苹果黑腐皮壳菌CAP超家族蛋白基因鉴定及毒性功能分析

doi:10.3864/j.issn.0578-1752.2021.16.007

摘要/Abstract

摘要：

【目的】CAP（Cysteine-rich secretory protein,Antigen 5 and Pathogenesis related protein 1）超家族蛋白广泛存在于真菌、细菌、动植物等物种,并且参与病原菌的致病过程。本研究旨在鉴定苹果树腐烂病致病菌——苹果黑腐皮壳菌（Valsa mali）的CAP超家族基因并明确CAP超家族基因在病菌致病方面的作用。【方法】通过BLASTP在苹果黑腐皮壳菌全基因组中检索具有CAP保守结构域的基因;利用特异性引物对鉴定到的CAP基因进行PCR扩增和凝胶电泳检测;使用生物信息学软件和在线数据库进行蛋白序列特征和系统发育分析;利用RT-qPCR分析基因在病菌侵染过程中的表达模式;使用特异性引物扩增CAP基因上、下游片段并从PDL2质粒上扩增筛选标记基因;利用Double-joint PCR构建基因敲除盒并通过PEG介导的原生质转化技术进行基因敲除和基因回补;以遗传霉素（G418）抗性为筛选标记并利用4对引物PCR检测获得基因敲除突变体;以潮霉素（HPH）抗性为筛选标记获得基因回补菌株;通过对菌株进行培养皿内生长试验明确基因对病菌营养生长的影响;通过离体苹果枝条接种试验分析该病菌CAP超家族基因的毒性功能。

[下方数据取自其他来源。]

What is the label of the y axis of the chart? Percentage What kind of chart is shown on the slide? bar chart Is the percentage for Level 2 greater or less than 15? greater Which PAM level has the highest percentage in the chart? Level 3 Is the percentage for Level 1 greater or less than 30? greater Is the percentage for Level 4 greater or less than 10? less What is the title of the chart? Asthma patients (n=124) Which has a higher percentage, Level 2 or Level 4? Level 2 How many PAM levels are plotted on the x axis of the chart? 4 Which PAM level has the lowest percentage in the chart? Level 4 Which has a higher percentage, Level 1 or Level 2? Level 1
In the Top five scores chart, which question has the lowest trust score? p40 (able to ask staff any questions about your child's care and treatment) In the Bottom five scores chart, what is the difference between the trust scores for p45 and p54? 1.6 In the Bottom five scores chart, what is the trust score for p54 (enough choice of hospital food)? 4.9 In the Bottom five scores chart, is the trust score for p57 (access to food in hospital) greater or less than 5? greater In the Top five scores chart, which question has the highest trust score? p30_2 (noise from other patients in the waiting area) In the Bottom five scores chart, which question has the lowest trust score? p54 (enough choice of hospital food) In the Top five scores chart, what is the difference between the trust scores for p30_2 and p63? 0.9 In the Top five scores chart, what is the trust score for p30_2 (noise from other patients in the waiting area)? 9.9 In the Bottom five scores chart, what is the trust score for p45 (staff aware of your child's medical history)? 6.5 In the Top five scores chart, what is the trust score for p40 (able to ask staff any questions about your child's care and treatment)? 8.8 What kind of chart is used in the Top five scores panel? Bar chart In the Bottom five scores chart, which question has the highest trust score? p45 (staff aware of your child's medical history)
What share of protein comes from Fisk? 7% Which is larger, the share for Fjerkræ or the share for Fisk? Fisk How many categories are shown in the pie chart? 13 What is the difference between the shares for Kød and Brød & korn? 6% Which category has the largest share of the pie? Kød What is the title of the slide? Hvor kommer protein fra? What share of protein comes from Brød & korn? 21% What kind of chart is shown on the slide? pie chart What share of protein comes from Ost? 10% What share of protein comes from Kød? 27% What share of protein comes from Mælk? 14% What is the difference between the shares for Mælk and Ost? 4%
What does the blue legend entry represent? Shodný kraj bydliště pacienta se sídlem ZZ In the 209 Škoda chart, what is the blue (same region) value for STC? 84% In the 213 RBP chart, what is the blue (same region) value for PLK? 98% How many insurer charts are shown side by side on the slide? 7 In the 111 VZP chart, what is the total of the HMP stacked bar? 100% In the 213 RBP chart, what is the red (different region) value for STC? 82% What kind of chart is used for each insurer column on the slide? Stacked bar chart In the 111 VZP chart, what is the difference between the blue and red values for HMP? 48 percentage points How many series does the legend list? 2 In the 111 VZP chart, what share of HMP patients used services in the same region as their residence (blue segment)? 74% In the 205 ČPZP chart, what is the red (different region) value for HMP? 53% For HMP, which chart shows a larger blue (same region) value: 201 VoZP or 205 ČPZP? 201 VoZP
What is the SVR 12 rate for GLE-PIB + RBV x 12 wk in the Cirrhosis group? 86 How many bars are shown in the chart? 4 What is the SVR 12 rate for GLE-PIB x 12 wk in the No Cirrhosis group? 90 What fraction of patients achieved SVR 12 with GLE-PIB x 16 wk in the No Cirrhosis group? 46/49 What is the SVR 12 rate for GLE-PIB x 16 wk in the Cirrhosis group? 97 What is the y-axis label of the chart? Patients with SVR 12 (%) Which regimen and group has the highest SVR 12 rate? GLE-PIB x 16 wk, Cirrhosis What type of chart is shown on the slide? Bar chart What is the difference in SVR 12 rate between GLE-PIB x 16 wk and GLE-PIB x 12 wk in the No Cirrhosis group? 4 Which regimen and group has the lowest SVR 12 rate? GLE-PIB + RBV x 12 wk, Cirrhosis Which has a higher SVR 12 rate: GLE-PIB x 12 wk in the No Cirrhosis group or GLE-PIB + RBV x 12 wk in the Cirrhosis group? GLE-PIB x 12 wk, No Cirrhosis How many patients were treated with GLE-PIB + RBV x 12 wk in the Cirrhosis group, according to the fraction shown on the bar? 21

【结果】在苹果黑腐皮壳菌中鉴定到3个具有CAP保守结构域的基因,分别命名为VmPR1a、VmPR1b和VmPR1c。序列特征分析发现,3个CAP蛋白均包含4个保守区：N端信号肽、N端延伸区（NTE）、CAP保守功能域和C端延伸区（CTE）。系统发育分析显示,3个CAP蛋白聚于不同的进化支,VmPR1a聚于clade2进化支并与粗糙链孢霉（Neurospora crassa）CAP蛋白进化关系较近;VmPR1b聚于clade3且与镰孢菌属（Fusarium spp.）CAP蛋白的进化关系更近;VmPR1c聚于clade1,并且也与粗糙链孢霉的CAP蛋白进化关系较近。RT-qPCR分析结果显示,VmPR1a、VmPR1b和VmPR1c在病菌侵染早期（6 h和12 h）均显著上调表达。利用PEG遗传转化技术获得VmPR1a、VmPR1b和VmPR1c敲除突变体（ΔVmPR1a-7/23、ΔVmPR1b-20/31和ΔVmPR1c-26/40）;营养生长观察发现,所有敲除突变体生长表型与野生型菌株03-8均无明显差异;致病力检测发现,ΔVmPR1b-20/31致病力较野生型无明显变化,而ΔVmPR1a-7/23和ΔVmPR1c-26/40致病力较野生型显著下降。将VmPR1a和VmPR1c分别回补至ΔVmPR1a和ΔVmPR1c,回补菌株（VmPR1a/C和VmPR1c/C）致病力恢复至野生型水平。【结论】苹果黑腐皮壳菌中存在3个CAP超家族基因（VmPR1a、VmPR1b和VmPR1c）,其中VmPR1a和VmPR1c是苹果黑腐皮壳菌重要的毒性因子。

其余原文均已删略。